Records provided:
┌──
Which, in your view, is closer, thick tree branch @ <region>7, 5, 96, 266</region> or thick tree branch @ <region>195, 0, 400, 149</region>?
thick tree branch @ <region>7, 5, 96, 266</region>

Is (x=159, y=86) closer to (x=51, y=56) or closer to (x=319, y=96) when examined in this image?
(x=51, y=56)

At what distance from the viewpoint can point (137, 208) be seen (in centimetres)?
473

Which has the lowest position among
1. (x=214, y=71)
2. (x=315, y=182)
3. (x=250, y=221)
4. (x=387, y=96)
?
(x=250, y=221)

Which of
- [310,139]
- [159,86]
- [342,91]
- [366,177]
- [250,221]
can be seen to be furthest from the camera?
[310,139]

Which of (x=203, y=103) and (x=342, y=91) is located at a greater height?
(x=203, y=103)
└──
Quote exactly what appears from the line containing "Is (x=159, y=86)" through the final line of the listing above, including both of those lines.

Is (x=159, y=86) closer to (x=51, y=56) or closer to (x=319, y=96) when examined in this image?
(x=51, y=56)

At what distance from the viewpoint can point (137, 208) be seen (in centimetres)?
473

Which has the lowest position among
1. (x=214, y=71)
2. (x=315, y=182)
3. (x=250, y=221)
4. (x=387, y=96)
?
(x=250, y=221)

Which of
- [310,139]
- [159,86]
- [342,91]
- [366,177]
- [250,221]
can be seen to be furthest from the camera?
[310,139]

Which of (x=203, y=103) and (x=342, y=91) is located at a greater height?
(x=203, y=103)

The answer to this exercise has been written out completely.